Piper grabbed Zach by the back of his shirt, and hauled him upright. Only then, when he came within range of The Ringmaster’s lamp, could I see what they had done to him.
They must have planned it in advance, because they’d made the brand. It lay on the dirt by the wall, just a piece of metal, crudely bent, the farrier’s tongs fallen open nearby. Zach must have struggled, so the burn sat crookedly on his forehead, a lopsided with no crossbar. It didn’t matter that it was barely intelligible – the message was clear enough. Already, one side of the Alpha symbol was a fattening blister; the other was a red indentation, black at the edges.

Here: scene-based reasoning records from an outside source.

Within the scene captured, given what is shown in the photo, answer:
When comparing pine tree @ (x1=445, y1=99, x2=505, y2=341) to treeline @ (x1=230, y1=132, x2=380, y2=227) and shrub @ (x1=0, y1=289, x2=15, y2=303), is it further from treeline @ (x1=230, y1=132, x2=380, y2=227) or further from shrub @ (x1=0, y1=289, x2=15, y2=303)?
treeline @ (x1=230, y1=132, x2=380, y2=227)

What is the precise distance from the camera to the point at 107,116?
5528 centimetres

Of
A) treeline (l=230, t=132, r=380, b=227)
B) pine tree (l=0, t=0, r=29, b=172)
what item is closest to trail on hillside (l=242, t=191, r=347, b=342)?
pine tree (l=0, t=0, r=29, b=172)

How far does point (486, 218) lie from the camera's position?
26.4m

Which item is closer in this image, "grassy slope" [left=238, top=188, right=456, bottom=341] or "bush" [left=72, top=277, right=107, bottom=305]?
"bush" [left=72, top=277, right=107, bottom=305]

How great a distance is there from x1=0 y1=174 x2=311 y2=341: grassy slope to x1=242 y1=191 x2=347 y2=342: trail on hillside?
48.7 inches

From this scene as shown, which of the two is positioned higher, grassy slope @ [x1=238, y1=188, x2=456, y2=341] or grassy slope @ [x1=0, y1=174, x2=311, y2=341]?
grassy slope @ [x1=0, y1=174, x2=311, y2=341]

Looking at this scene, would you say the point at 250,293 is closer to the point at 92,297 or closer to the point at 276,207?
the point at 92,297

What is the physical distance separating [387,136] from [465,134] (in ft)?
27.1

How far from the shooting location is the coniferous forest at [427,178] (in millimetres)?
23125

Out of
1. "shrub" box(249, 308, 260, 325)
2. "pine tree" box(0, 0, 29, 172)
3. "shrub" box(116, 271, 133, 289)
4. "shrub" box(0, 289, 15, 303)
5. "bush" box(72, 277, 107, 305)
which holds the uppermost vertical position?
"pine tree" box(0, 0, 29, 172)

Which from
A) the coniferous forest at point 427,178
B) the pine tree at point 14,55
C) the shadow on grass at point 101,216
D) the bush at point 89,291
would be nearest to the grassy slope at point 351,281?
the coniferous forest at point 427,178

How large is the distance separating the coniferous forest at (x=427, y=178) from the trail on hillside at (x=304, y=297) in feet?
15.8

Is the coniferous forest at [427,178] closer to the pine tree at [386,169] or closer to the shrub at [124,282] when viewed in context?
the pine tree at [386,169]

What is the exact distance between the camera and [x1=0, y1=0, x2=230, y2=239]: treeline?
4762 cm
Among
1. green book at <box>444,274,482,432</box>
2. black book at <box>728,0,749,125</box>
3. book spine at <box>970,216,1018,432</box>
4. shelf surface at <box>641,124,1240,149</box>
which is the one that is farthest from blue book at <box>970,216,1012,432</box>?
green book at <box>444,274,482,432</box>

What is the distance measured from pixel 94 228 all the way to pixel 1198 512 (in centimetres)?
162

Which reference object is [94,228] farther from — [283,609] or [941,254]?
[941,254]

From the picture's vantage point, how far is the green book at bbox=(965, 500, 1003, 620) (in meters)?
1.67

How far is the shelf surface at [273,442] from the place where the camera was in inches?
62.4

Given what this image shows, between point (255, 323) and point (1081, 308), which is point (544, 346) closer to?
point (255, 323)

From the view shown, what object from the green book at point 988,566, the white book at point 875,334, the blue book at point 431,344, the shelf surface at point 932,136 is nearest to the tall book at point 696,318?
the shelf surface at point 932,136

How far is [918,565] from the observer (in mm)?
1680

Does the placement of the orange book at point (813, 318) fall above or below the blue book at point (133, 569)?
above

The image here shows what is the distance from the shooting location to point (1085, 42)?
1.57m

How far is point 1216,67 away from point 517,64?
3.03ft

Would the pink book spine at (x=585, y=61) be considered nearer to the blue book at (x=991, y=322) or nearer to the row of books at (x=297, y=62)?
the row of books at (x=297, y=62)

I remembered my dream: Zach, his forehead branded like mine. When I leant in to look more closely at his wound, he flinched away.
‘Pull yourself together,’ Piper said to Zach, releasing him to stand on his own. ‘It’s only a brand, no worse than nearly every Omega gets as a child.’
He led Zach into the main hall, and let him sit down. Elsa had followed us up the hill, slow on her bowed legs; she came in now, looked at Zach with distaste, then rummaged through her medicine bag to find a salve.
‘Put it on his burn – it’ll ease the pain,’ she said, giving me the small jar. ‘For you, I mean. I couldn’t care less about him.’
On the far side of the room, the others were talking quietly and urgently around the big table; in the corner, I stood over Zach, but he didn’t meet my eyes. The salve smelled of lard and rosemary, and it was so thick that I had to rub it between my hands to warm and soften it before I could apply it Zach’s wound. He was sweating – a hot, urgent sweat of fever and panic, dampening the underarms of his shirt.